SINGAPORE Athletic shoemaker Adidas claims it has developed the world's first "smart shoe" that uses a microprocessor to adapt the shoe's cushioning level to a runner's size and stride.
The Adidas 1 running shoe is the result of a closely-held, three-year project at the European company's U.S. research and development headquarters in Portland, Ore. Adidas claims its smart show will revolutionize long-distance running and training.
"This is the first intelligent shoe ever," said Erich Stamminger, global marketing director for Adidas. "It senses, understands and adapts."
A microprocessor embedded in the shoe's arch drives a tiny screw and cable system that adjusts the heel cushion based on signals sent back by a sensor attached to a magnet. The system is powered by a battery that conserves power by adjusting the shoe in mid-air, during a runner's stride. The scheme is designed to reduce drag and avoid resistance from the ground.

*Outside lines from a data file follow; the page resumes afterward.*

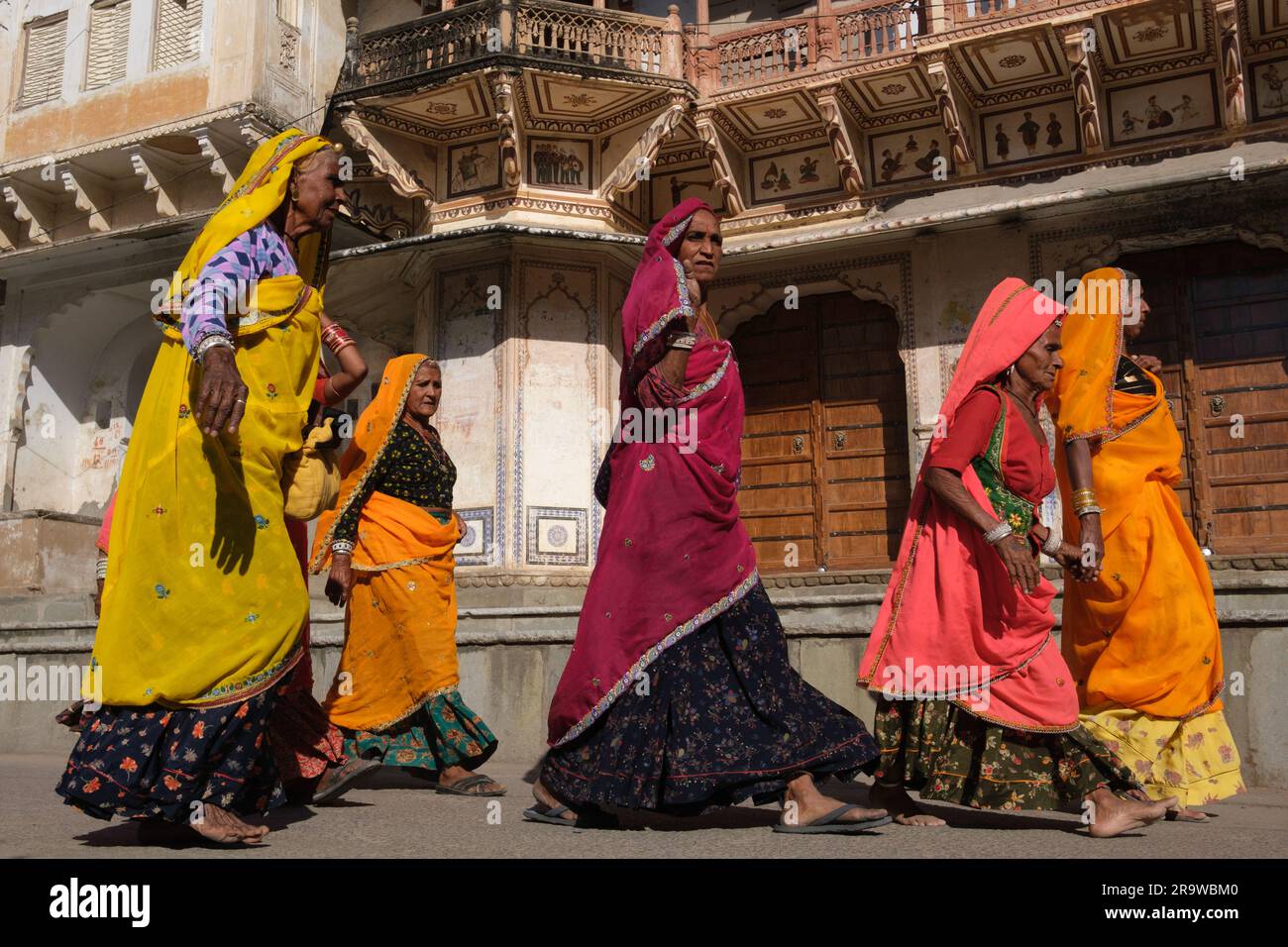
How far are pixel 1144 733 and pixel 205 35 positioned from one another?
12605mm

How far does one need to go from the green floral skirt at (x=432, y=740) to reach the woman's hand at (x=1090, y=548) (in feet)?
8.06

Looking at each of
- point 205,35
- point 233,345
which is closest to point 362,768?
point 233,345

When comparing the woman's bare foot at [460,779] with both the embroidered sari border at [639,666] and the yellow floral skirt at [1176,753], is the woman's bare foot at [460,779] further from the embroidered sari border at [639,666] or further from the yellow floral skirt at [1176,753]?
the yellow floral skirt at [1176,753]

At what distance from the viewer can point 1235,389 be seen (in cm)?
1072

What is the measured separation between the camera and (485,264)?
12195 millimetres

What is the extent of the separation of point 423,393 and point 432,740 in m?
1.54

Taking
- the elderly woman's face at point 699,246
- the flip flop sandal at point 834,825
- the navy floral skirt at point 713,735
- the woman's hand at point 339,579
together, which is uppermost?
the elderly woman's face at point 699,246

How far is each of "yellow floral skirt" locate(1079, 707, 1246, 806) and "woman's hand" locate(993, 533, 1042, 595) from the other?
36.3 inches

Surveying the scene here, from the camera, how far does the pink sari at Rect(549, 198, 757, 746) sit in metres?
3.58

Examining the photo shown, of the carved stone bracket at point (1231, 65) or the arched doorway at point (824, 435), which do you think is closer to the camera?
the carved stone bracket at point (1231, 65)

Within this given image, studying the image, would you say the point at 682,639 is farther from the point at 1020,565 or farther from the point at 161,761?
the point at 161,761

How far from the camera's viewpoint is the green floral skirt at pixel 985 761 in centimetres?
354

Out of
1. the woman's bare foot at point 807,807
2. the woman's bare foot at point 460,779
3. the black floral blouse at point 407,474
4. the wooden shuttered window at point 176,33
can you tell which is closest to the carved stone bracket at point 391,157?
the wooden shuttered window at point 176,33

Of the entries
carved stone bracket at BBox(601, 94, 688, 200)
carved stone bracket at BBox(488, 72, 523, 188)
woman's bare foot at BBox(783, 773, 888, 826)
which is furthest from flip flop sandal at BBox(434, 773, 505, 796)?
carved stone bracket at BBox(488, 72, 523, 188)
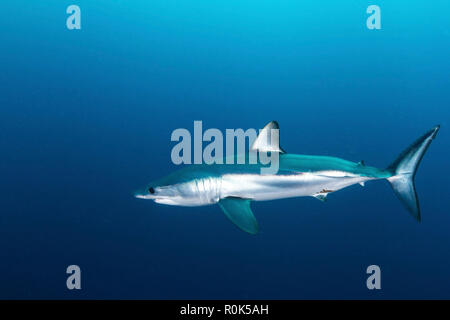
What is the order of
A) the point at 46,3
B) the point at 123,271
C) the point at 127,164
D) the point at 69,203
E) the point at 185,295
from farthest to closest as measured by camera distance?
the point at 127,164 → the point at 46,3 → the point at 69,203 → the point at 123,271 → the point at 185,295

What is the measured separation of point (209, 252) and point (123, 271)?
2871 millimetres

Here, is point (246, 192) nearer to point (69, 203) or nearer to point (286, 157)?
point (286, 157)

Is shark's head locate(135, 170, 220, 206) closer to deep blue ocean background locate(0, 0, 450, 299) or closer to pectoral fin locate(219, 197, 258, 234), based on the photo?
pectoral fin locate(219, 197, 258, 234)

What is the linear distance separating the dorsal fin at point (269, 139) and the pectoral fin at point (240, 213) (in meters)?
0.66

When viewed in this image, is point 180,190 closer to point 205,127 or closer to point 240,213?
point 240,213

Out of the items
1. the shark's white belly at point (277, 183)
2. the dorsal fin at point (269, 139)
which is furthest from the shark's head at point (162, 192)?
the dorsal fin at point (269, 139)

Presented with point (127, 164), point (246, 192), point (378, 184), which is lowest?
point (246, 192)

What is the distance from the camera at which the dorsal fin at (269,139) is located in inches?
139

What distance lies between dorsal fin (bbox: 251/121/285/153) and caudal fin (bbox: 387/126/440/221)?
4.39ft

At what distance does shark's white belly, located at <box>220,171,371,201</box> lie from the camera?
3305 mm

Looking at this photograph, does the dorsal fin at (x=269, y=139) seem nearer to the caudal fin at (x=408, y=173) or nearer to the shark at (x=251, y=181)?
the shark at (x=251, y=181)

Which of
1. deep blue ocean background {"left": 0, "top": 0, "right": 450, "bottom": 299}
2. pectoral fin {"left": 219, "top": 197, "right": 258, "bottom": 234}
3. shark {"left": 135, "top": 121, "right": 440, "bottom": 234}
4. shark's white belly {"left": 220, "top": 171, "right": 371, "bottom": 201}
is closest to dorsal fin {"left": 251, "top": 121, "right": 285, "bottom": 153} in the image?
shark {"left": 135, "top": 121, "right": 440, "bottom": 234}

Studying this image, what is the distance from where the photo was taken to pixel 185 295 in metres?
9.20
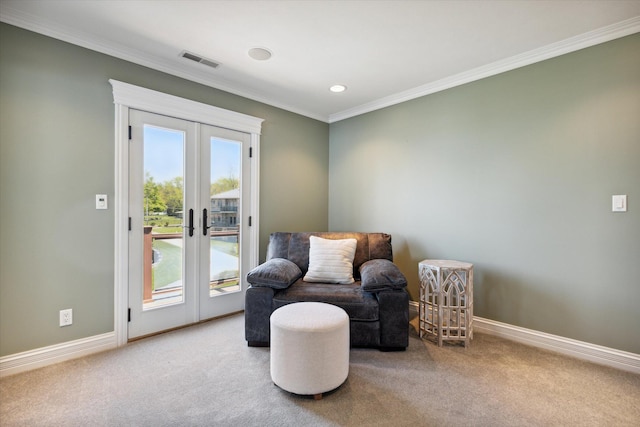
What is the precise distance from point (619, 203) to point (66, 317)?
434 cm

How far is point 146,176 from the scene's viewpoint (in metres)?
2.73

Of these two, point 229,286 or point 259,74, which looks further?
point 229,286

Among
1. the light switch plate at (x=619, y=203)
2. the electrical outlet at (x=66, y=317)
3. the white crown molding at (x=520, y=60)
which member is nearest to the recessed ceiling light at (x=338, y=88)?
the white crown molding at (x=520, y=60)

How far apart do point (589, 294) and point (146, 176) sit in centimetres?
388

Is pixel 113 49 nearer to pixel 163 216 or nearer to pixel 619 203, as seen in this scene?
pixel 163 216

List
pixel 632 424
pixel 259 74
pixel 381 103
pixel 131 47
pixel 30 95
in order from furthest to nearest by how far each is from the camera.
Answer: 1. pixel 381 103
2. pixel 259 74
3. pixel 131 47
4. pixel 30 95
5. pixel 632 424

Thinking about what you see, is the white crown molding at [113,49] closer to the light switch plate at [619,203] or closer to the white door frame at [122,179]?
the white door frame at [122,179]

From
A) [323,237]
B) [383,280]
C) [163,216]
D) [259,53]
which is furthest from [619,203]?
[163,216]

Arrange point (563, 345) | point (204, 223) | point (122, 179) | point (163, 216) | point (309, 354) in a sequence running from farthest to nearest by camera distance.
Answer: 1. point (204, 223)
2. point (163, 216)
3. point (122, 179)
4. point (563, 345)
5. point (309, 354)

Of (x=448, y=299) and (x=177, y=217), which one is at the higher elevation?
(x=177, y=217)

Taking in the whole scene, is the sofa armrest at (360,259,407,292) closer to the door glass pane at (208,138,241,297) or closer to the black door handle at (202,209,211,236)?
the door glass pane at (208,138,241,297)

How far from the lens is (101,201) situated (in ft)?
8.14

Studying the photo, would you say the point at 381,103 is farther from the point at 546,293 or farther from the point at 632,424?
the point at 632,424

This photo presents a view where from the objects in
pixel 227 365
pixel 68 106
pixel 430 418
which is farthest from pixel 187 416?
pixel 68 106
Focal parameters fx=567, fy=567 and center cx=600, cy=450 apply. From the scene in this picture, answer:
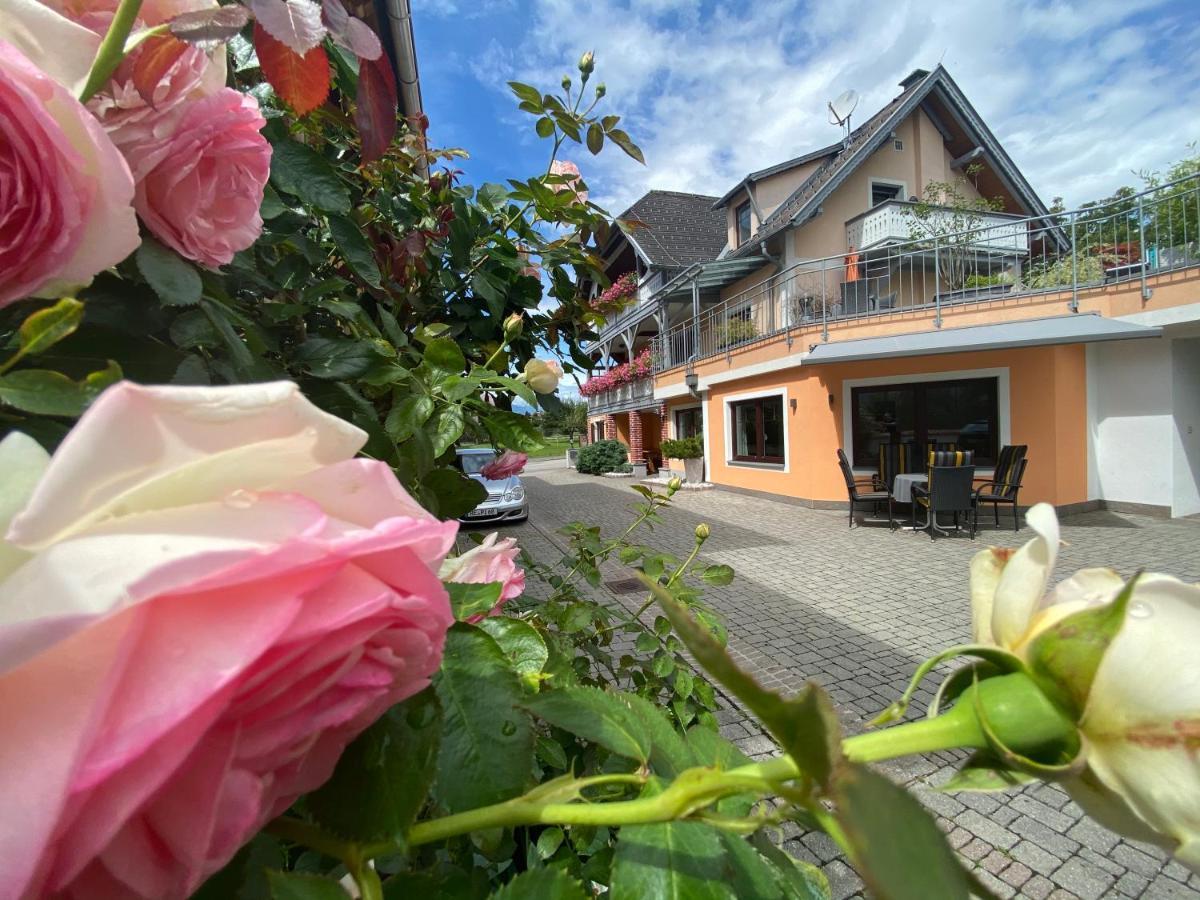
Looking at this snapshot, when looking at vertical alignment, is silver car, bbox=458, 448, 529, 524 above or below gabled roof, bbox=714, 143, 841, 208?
below

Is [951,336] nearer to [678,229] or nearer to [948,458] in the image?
[948,458]

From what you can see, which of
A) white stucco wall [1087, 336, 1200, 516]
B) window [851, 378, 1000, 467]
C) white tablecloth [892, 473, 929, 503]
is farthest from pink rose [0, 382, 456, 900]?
white stucco wall [1087, 336, 1200, 516]

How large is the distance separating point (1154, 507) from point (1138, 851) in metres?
9.22

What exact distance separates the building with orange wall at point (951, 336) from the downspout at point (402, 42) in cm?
379

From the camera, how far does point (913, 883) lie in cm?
25

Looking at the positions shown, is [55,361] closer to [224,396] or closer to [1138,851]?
[224,396]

The entire microprocessor kit weighs less than 40 grams, or about 10 percent of an average weight of running shoe. The design seeks for reduce weight and drag for long-distance runners.
Embedding a smart chip in a running shoe has been greeted by skeptics as a marketing gimmick by Adidas designed to steal attention from international rivals Nike, Puma, Reebok and New Balance. Nevertheless, Adidas said it is confident that its technological innovation is a positive step toward a next-generation of running shoes.
The gambit could work, observers said, as runners seek any legal edge in an effort to gain speed and reduce race times. Similar technologies have been applied recently in other sports equipment, including piezoelectric technology in tennis rackets.
After thousands of hours of prototyping and testing, Adidas declared that its smart shoe can endure the wear-and-tear of running on surfaces ranging from pavement, dirt trails or even beaches.
One hurdle may the price tag: The smart shoe will retail for $250 a pair, making it luxury footwear when launched commercially in the U.S. in December.